How can we integrate nursing and engineering students into an interdisciplinary research team that looks at real-world complex questions like poverty, infant mortality and lack of clean water with the goal of making a difference? How can undergraduate students improve the health of a village in Cameroon, West Africa?

Come and hear how Professors Barton and Brown began incorporating interdisciplinary research in Cameroon into their scholarship programs and the engineering/nursing curricula at Hope College. They will present an overview of the project, research findings and lessons learned in Nkuv, Cameroon.

Professor Barton is a Family Nurse Practitioner and assistant professor of nursing. She has an avid interest in working internationally, with experience in Armenia, Tajikistan and Rwanda before moving to Holland in 1998.

Dr. Brown is an assistant professor of engineering. He received a Ph.D. in civil engineering from the University of Florida in 2005. Prior to completing his graduate studies, Dr. Browm served as a Peace Corps Volunteer in Tanzania, East Africa.


Medical Mysteries: Face Blindness
Dr. Charles Behensky, Dr. Lorna Hernandez Jarvis
and Dr. Heather Sellers
11:00 a.m. - 12:15 p.m.

Prosopagnosia, or face blindness, prevents its sufferers from recognizing or “reading” the human face. Just as a dyslexic person knows what a word is, but can’t always make sense of it, people with prosopagnosia see faces, but can’t associate them with individual identities or make fine distinctions between faces. Researchers are fascinated by the condition because of what it reveals about the complicated ways humans recognize each other. Two pyschologists, Dr. Lorna Hernandez Jarvis and Dr. Chuck Behensky, explain the neuroscience of prosopagnosia. Dr. Heather Sellers, who suffers from the rare condition, reads from her memoir, Face First, which details her experiences with the bizarre disorder.

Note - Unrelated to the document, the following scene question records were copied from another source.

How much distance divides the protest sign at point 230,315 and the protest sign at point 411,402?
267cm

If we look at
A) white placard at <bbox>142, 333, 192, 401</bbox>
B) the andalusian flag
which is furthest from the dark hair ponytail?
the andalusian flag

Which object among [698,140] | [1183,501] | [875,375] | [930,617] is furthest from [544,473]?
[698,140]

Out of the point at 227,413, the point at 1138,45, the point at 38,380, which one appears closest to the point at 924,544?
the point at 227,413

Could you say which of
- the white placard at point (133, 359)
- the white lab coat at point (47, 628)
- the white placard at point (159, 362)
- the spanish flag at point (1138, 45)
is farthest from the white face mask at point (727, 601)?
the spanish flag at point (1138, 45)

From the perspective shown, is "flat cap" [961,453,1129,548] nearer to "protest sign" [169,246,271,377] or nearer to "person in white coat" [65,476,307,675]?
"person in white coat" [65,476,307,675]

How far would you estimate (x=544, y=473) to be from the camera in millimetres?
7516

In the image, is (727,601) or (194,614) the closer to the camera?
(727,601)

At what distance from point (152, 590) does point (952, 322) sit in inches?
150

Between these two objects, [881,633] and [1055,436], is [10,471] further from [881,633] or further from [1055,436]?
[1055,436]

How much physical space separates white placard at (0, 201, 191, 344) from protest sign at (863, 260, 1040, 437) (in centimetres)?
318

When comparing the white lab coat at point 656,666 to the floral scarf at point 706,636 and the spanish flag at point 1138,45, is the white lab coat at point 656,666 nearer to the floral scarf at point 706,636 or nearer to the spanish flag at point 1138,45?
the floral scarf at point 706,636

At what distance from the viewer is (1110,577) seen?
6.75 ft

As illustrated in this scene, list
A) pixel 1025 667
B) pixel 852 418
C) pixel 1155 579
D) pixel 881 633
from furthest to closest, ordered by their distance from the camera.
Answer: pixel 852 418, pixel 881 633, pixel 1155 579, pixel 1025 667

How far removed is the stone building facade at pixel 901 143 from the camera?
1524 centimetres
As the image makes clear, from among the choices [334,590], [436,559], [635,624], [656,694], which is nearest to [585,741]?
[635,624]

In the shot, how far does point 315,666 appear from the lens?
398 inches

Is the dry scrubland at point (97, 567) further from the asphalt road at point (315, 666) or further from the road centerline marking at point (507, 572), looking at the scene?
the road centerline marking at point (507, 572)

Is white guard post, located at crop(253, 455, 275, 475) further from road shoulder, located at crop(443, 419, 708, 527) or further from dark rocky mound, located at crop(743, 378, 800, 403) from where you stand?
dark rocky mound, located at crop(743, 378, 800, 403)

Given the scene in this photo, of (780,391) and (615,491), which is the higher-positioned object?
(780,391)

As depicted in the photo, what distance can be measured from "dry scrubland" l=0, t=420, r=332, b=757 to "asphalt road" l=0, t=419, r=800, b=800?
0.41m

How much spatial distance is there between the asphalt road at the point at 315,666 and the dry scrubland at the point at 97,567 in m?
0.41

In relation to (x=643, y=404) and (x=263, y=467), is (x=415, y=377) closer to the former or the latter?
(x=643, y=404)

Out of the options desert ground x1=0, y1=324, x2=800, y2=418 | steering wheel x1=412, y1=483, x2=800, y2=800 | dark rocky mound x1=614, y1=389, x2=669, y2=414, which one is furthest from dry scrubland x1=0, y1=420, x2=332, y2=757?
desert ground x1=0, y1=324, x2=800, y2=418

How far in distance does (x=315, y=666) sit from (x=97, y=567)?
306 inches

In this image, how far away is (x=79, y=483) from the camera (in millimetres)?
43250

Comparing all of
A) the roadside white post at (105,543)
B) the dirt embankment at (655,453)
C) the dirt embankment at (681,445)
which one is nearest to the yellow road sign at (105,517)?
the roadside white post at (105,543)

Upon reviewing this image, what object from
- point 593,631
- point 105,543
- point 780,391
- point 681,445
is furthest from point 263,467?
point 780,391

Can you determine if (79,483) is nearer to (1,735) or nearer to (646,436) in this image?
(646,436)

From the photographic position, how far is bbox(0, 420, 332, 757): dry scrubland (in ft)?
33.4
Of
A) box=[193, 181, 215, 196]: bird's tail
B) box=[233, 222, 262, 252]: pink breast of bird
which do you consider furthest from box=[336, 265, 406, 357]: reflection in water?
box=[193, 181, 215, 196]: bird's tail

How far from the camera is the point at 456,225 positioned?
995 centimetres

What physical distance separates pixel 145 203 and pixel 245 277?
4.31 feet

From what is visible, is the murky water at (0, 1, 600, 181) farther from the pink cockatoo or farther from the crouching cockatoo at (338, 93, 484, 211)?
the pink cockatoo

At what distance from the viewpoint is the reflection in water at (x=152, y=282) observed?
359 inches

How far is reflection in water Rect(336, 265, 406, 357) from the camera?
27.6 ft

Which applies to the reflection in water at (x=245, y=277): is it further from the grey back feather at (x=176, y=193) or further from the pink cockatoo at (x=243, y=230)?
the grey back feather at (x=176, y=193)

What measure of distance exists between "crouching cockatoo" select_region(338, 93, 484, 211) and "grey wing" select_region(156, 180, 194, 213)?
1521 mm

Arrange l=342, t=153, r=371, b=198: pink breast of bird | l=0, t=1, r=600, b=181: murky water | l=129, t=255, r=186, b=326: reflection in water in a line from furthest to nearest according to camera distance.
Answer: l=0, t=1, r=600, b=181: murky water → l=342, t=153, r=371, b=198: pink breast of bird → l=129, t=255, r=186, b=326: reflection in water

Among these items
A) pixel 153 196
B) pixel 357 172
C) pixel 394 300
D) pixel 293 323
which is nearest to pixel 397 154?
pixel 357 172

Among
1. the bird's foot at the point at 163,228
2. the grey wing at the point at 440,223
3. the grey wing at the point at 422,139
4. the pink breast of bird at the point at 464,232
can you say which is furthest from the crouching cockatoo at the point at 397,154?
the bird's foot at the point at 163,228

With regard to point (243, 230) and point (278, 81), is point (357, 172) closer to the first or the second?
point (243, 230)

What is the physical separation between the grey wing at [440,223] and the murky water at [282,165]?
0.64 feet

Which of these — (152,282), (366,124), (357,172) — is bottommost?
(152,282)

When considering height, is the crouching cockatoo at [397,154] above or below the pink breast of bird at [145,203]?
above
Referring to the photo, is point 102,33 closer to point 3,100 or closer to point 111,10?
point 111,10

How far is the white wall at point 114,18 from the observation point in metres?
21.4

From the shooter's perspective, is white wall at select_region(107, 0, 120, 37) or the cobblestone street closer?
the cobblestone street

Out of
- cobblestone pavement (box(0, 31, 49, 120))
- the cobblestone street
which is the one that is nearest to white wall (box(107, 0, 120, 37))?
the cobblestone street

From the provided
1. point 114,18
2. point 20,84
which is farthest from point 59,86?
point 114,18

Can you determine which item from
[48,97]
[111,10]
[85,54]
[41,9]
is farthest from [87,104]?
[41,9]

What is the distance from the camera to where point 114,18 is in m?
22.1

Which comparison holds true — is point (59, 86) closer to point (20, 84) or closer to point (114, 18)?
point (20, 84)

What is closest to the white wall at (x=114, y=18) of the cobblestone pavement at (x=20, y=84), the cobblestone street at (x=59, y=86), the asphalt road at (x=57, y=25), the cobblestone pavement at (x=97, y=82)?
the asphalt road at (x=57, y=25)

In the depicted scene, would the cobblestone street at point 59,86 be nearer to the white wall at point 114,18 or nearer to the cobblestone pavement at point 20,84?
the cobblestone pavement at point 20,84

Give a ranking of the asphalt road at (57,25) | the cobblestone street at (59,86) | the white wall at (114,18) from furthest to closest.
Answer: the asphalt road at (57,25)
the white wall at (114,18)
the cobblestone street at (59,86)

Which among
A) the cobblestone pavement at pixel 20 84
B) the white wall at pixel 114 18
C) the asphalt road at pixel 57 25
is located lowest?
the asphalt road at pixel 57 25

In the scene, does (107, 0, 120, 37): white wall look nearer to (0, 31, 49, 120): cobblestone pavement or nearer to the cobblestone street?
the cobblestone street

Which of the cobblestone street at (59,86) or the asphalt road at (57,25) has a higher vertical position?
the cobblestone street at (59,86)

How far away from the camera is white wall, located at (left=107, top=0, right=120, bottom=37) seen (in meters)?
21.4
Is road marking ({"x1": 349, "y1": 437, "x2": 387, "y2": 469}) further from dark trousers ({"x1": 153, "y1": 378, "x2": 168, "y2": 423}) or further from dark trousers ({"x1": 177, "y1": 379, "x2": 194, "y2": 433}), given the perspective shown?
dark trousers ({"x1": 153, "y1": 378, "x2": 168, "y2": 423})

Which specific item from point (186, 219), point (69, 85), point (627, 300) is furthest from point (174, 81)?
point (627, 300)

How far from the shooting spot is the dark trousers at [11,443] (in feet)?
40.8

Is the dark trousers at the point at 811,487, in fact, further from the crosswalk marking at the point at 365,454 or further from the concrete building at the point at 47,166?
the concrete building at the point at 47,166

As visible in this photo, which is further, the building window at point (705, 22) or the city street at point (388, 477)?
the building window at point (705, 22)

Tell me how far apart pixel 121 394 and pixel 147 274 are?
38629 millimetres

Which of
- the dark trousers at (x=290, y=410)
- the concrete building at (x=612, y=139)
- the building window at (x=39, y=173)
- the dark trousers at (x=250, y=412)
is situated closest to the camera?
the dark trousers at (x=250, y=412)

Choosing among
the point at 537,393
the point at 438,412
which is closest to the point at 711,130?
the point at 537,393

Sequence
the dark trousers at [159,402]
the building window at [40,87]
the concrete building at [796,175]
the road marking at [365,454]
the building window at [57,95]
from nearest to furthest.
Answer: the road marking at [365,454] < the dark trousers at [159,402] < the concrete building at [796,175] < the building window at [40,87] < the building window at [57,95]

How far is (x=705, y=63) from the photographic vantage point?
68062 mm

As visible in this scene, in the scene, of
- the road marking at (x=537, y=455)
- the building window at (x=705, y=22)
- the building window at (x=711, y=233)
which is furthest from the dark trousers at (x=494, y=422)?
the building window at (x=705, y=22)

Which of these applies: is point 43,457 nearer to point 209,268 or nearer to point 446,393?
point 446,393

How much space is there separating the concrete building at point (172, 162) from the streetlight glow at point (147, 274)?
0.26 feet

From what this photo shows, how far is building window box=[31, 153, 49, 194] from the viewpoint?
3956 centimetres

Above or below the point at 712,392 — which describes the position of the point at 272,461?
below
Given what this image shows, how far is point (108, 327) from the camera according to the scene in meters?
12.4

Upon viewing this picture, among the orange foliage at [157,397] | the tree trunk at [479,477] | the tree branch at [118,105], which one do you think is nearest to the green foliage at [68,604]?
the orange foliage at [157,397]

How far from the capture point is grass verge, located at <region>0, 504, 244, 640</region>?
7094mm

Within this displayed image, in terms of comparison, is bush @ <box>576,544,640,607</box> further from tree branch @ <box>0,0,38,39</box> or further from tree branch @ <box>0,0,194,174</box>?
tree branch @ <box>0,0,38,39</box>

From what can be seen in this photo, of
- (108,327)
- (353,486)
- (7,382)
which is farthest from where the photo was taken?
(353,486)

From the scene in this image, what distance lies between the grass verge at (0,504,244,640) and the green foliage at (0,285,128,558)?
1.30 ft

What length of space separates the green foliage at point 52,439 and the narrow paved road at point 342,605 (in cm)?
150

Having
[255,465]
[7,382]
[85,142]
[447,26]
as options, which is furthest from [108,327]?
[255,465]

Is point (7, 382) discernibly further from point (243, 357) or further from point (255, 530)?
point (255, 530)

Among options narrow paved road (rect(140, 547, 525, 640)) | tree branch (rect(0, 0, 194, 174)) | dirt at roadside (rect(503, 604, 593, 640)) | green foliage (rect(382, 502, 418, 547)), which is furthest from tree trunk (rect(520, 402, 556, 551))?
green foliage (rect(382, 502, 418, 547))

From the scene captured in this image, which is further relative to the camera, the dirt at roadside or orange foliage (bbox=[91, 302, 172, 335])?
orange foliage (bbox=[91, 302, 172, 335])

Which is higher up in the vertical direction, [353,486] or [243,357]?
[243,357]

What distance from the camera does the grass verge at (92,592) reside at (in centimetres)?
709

Dr. Sellers, professor of English, discovered she had prosopagnosia two years ago. She is the author of three books of poetry, several books on writing, a children’s book, and a collection of short fiction, Georgia Under Water.

Dr. Hernandez Jarvis received her Ph.D in cognitive psychology in 1993 from Kent State University. Her expertise is in psycholinguistics and bilingualism. She discusses prosopagnosia and other agnosias in the cognitive psychology course she regularly teaches at Hope.

Dr. Behensky earned his Ph.D. at the University of Michigan in cognitive neuroscience, looking at how thinking processes are implemented within the brain. His research focuses on how faces and emotional expressions are perceived and processed by the brain.